Please wait while the page is loading...

loader

Patent marketing: Making the most of patent filings

13 January 2026

Patent marketing: Making the most of patent filings

Since patent filing is an investment for the future, countries and inventions to protect should be selected in accordance with the visualized return of the investment. Aki Ryuka explains. 

Applicants often say, “Our company does not intend to actively enforce patents, but we want to maintain a balanced patent position against competitors to avoid being sued.” 

They then compare the number of patent applications and the business scale with those of their competitors and conclude, “therefore, our target should be X applications per year.” They also determine filing targets by country according to the scale of their own sales and manufacturing. 

However, “patents to avoid being sued” must function as counterattacks when litigation arises. For example, if the company holds a strong market share in Asia but a competitor dominates the U.S. market, obtaining patents in Asia will not be an effective counterattack against the competitor. The counter-attack ammunition must be placed in the United States. 

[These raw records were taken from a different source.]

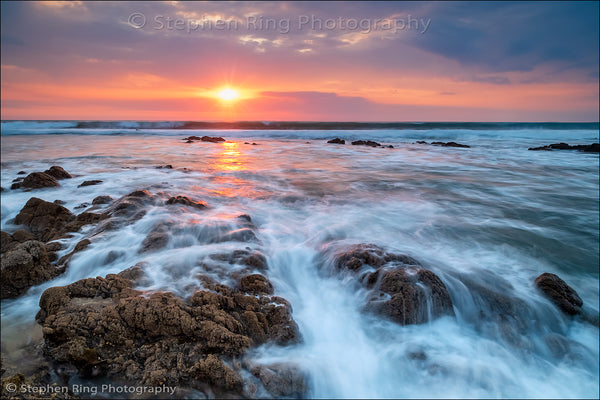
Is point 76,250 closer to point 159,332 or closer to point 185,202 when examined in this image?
point 185,202

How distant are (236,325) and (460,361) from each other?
1992 mm

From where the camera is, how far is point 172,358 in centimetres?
251

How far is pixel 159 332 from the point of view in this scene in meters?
2.67

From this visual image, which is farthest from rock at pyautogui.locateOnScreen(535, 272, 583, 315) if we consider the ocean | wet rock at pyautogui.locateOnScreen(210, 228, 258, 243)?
wet rock at pyautogui.locateOnScreen(210, 228, 258, 243)

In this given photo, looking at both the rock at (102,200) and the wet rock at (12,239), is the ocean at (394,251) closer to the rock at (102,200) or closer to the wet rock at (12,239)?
the rock at (102,200)

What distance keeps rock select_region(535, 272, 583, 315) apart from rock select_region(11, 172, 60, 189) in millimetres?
9501

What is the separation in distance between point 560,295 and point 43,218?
7152mm

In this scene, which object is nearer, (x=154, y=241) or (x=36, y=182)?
(x=154, y=241)

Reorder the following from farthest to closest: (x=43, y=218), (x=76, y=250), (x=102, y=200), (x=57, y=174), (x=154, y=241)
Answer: (x=57, y=174) < (x=102, y=200) < (x=43, y=218) < (x=154, y=241) < (x=76, y=250)

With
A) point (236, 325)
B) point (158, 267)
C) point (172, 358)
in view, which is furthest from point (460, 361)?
point (158, 267)

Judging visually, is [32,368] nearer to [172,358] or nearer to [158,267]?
[172,358]

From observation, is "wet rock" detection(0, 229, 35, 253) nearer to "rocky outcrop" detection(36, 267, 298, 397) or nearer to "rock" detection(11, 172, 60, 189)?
"rocky outcrop" detection(36, 267, 298, 397)

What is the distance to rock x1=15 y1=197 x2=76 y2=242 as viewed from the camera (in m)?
4.98

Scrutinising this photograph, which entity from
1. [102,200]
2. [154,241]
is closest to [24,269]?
[154,241]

Inventions to be filed (claim drafting) 

In a specification, applicants typically describe the embodiments they intend to implement and draft claims that cover those embodiments. Patent evaluation also often places emphasis on whether the invention is used by the applicant. 

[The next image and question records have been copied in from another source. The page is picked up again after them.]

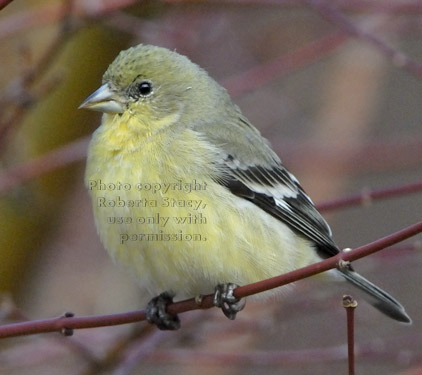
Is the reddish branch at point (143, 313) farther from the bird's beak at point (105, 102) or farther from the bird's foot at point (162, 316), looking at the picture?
the bird's beak at point (105, 102)

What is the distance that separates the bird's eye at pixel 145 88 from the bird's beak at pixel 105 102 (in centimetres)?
15

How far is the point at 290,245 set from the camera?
15.0 ft

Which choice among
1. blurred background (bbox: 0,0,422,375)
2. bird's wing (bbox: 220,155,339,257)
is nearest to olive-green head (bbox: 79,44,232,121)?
blurred background (bbox: 0,0,422,375)

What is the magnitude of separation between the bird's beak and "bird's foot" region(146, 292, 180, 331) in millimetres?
996

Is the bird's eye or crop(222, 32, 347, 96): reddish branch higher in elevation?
crop(222, 32, 347, 96): reddish branch

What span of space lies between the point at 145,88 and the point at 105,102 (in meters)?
0.29

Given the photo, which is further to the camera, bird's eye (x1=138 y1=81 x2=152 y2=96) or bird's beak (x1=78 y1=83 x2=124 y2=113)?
bird's eye (x1=138 y1=81 x2=152 y2=96)

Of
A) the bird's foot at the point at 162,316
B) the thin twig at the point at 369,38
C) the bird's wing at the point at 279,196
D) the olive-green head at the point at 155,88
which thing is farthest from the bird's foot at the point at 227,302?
the thin twig at the point at 369,38

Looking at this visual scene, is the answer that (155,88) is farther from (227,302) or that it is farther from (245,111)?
(245,111)

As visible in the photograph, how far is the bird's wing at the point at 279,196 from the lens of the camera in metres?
4.48

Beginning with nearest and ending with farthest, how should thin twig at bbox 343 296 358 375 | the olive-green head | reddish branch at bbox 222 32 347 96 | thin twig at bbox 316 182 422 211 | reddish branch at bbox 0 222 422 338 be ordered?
reddish branch at bbox 0 222 422 338 < thin twig at bbox 343 296 358 375 < thin twig at bbox 316 182 422 211 < the olive-green head < reddish branch at bbox 222 32 347 96

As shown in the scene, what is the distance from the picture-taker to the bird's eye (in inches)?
183

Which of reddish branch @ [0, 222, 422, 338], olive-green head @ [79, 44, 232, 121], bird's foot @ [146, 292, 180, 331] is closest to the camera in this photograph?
reddish branch @ [0, 222, 422, 338]

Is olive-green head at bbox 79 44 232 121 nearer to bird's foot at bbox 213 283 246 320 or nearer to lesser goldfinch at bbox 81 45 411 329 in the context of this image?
lesser goldfinch at bbox 81 45 411 329
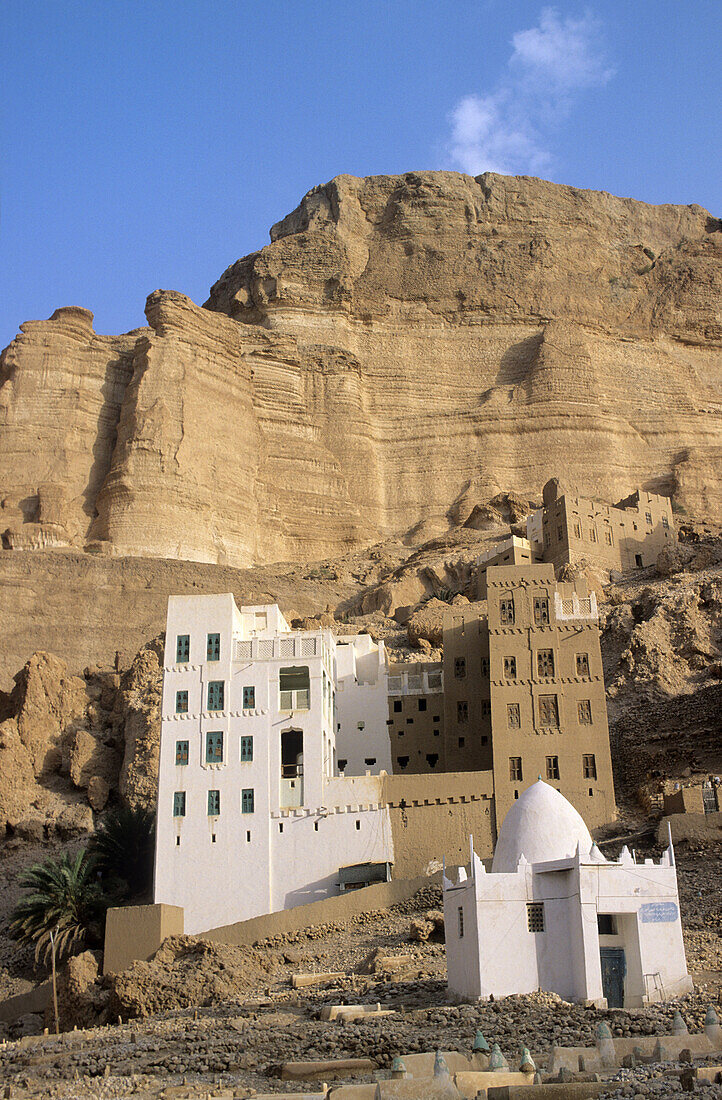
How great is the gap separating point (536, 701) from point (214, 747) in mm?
9424

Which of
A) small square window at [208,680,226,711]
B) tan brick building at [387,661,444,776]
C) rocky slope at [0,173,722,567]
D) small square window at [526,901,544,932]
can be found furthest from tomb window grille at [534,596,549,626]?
rocky slope at [0,173,722,567]

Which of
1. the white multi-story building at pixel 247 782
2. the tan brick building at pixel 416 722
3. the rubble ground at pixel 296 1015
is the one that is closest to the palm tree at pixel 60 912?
the white multi-story building at pixel 247 782

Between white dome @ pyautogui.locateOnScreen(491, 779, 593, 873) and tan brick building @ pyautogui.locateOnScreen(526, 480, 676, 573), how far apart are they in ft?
85.8

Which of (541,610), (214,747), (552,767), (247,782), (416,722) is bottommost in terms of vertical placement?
(247,782)

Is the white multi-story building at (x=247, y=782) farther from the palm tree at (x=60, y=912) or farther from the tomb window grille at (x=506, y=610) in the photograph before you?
the tomb window grille at (x=506, y=610)

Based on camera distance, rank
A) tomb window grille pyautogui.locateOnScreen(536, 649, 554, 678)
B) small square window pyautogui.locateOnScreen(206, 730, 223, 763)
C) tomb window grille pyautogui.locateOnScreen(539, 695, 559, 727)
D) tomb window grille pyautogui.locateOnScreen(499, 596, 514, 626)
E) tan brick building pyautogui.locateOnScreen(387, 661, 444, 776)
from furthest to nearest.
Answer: tan brick building pyautogui.locateOnScreen(387, 661, 444, 776), tomb window grille pyautogui.locateOnScreen(499, 596, 514, 626), tomb window grille pyautogui.locateOnScreen(536, 649, 554, 678), tomb window grille pyautogui.locateOnScreen(539, 695, 559, 727), small square window pyautogui.locateOnScreen(206, 730, 223, 763)

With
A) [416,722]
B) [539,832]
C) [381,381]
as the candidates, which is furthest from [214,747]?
[381,381]

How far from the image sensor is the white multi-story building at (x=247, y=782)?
3572cm

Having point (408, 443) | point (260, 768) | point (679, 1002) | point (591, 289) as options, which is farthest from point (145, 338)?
point (679, 1002)

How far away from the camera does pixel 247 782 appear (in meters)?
37.0

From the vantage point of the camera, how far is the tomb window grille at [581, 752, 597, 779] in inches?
1447

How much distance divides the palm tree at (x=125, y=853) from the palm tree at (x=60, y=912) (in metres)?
1.97

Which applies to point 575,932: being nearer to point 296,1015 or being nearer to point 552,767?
point 296,1015

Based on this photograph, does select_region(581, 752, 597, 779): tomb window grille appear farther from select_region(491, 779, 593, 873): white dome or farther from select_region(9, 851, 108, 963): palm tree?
select_region(9, 851, 108, 963): palm tree
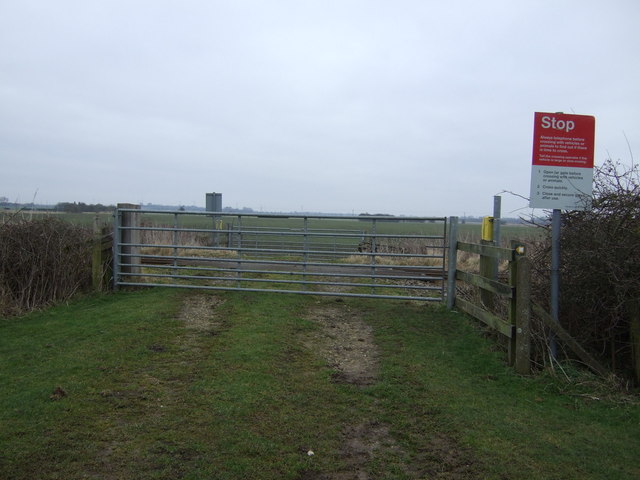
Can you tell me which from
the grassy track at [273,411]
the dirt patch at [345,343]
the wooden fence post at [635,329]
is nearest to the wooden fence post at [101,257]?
the grassy track at [273,411]

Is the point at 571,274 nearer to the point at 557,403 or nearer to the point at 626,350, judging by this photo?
the point at 626,350

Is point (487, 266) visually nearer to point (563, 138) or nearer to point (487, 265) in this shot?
point (487, 265)

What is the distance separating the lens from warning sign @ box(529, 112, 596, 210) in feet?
20.0

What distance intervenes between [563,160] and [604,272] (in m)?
1.38

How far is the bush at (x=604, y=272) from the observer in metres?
5.44

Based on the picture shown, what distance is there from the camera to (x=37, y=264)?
350 inches

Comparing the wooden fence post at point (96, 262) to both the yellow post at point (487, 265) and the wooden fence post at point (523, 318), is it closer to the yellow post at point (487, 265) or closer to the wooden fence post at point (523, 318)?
the yellow post at point (487, 265)

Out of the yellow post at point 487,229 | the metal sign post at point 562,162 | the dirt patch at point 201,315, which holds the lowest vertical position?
the dirt patch at point 201,315

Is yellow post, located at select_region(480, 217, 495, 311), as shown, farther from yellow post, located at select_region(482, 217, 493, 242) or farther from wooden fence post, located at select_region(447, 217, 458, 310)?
wooden fence post, located at select_region(447, 217, 458, 310)

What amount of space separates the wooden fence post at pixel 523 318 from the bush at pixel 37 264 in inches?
287

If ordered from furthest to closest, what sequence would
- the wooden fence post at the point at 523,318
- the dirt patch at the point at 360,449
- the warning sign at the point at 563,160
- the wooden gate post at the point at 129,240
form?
the wooden gate post at the point at 129,240
the warning sign at the point at 563,160
the wooden fence post at the point at 523,318
the dirt patch at the point at 360,449

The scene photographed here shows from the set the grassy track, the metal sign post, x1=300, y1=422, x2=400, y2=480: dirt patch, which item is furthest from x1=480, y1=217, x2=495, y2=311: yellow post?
x1=300, y1=422, x2=400, y2=480: dirt patch

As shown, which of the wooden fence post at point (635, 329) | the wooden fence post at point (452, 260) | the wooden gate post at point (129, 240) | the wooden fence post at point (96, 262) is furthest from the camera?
the wooden gate post at point (129, 240)

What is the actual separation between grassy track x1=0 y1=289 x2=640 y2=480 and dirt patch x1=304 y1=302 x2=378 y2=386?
5.8 inches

Indeed, when licensing is intended – for example, having other companies manufacture the applicant’s products and collecting royalty revenue – it is important that claims cover the applicant’s own products. However, for the purpose of maintaining balanced patent strength, whether the claims cover own products merely serves as a reference that competitors might want to use it. For example, even if the applicant uses an easily designed-around invention, such a patent cannot be evaluated highly for maintaining the patent-strength balance. 

Patent marketing: Bridging management and IP 

These issues can be avoided by clearly defining the purpose of patents and filing them in accordance with each intended purpose. 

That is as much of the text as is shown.